## Text block

The competition was conducted using Lucky’s organ.

“They asked: ‘Who’s first?’ and both of the other guys pointed at me,” Peterson says. “I said to myself: ‘Ma-a-an, you’re really fuckin’ up ‘cause y’all won’t get a chance to play.’

“When I got up there, I had on a Little Milton jacket, and Bobby Bland say: ‘Son, that’s the wrong jacket you got on.’ I said: ‘The jacket ain’t for playin’ the keyboard. It ain’t the jacket you’re hirin’.’

“Then I said: ‘Y’all know my daddy!’

“’Who’s your daddy?’

“’My daddy’s name Oscar,’” Lucky fibbed, calling out the name of the Canadian-born jazz pianist Duke Ellington tabbed as “The Maharajah Of The Keyboard.”

As soon as Peterson spoke the words, the attitude changed dramatically with a feeling of excitement filling the room. “What do you wanna play first?” they asked.

“Give me a jazz swing,” Lucky answered.

“Key of F,” came the reply.

“’Gimme another key – anything you want to do,’ I told ‘em. When they kicked it off, I was in the same key they was in,” Peterson remembers. “I had perfect pitch, so I didn’t have a problem knowin’ where they were.

“When I started playin’, I was lookin’ at the other two keyboard players, and they was lookin’ at each other like: ‘Ma-a-an, this is some b.s.!’

lucky peterson photo 5“When I finished, they told me I got the job. They didn’t want to even hear the other keyboard players. Me and Albert King’s keyboard player, we became real good friends. But the keyboard player from Al Green was kinda pissed!

## Set task A
Do the following statements agree with the account of Lucky Peterson's keyboard audition? Answer yes or no for each and quote the words of the account that decide it. (i) The competition was held on Lucky's own organ. (ii) Bobby Bland approved of the jacket Peterson wore. (iii) The band called for the key of F.
## Set task B
Proceed with the account of Lucky Peterson's keyboard audition, beginning after its final sentence.
The listing after this account of Lucky Peterson's keyboard audition is separate material.

## Excerpted data
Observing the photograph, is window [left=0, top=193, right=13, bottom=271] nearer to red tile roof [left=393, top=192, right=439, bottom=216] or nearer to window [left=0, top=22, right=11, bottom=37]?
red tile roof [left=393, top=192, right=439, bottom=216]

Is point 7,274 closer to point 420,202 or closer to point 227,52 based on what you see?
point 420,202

==

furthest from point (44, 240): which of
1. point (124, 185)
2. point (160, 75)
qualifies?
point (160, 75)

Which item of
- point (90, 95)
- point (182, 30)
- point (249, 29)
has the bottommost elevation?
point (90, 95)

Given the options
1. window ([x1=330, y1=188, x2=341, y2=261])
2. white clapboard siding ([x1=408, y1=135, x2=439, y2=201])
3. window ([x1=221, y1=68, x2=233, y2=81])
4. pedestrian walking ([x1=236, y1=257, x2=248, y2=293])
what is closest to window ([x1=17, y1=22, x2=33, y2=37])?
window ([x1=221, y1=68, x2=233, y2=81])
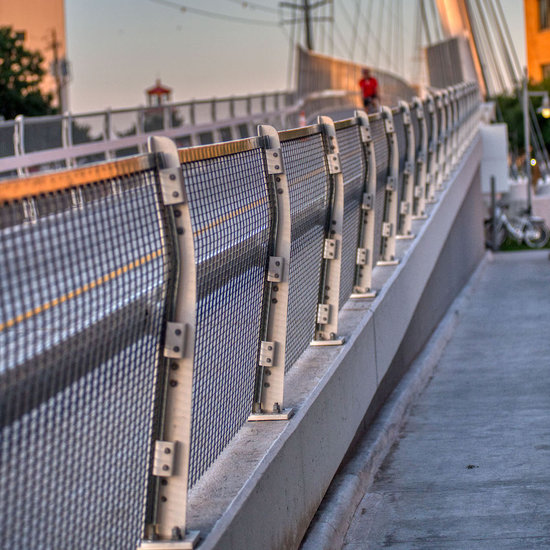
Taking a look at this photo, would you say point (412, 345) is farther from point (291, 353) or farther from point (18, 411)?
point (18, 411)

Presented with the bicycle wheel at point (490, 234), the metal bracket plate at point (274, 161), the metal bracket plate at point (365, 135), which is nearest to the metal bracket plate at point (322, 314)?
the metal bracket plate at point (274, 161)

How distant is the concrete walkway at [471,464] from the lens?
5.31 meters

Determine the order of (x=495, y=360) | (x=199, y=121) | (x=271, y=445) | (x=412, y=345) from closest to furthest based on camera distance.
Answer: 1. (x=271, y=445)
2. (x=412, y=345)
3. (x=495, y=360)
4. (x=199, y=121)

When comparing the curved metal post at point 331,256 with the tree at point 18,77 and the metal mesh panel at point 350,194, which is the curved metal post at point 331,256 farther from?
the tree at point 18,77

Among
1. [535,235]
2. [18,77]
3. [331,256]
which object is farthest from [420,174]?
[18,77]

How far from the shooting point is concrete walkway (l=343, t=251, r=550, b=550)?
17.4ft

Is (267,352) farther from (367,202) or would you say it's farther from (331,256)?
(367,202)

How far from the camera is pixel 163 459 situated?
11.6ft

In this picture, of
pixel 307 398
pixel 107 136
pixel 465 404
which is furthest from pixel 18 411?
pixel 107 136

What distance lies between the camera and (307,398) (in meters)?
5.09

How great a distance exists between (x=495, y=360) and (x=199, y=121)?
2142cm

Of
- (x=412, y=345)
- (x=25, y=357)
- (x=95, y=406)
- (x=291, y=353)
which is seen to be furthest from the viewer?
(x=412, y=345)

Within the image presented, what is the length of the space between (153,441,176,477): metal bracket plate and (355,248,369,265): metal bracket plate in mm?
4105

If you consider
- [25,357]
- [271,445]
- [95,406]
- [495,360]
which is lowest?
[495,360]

## Response A
(i) Yes: "The competition was conducted using Lucky’s organ."
(ii) No: "Son, that’s the wrong jacket you got on."
(iii) Yes: "Key of F,” came the reply.

## Response B
“He was a dog breeder – Dobermans. He was like: ‘Hey, man, I’ll drop you off at the hotel.’ I’m like: ‘Okay.’

“‘Do you smoke weed?’ I said: ‘Yeah.’ So we done smoked a joint. I got in the car, and he said: ‘C’mon over to the house.’

“I get in there and he’s got a house full of Dobermans, and the first thing he says was: ‘Don’t make no sudden moves.’ I was in there about 30 minutes with the mama and daddy and all those Dobermans.

“Aww hell!

“I was still. I did not blink an eye.”

Peterson didn’t reveal the truth about his identity until Bland’s Memphis-based band arrived in Philadelphia for their first gig.

“In the dressing room,” he remembers, “I told ‘em: ‘Hey, y’all, I got a confession to make: My daddy’s name’s James. My daddy’s not Oscar Peterson. It’s James Peterson.’

“They busted out laughin’, sayin’: ‘Man, you’re a good liar!’”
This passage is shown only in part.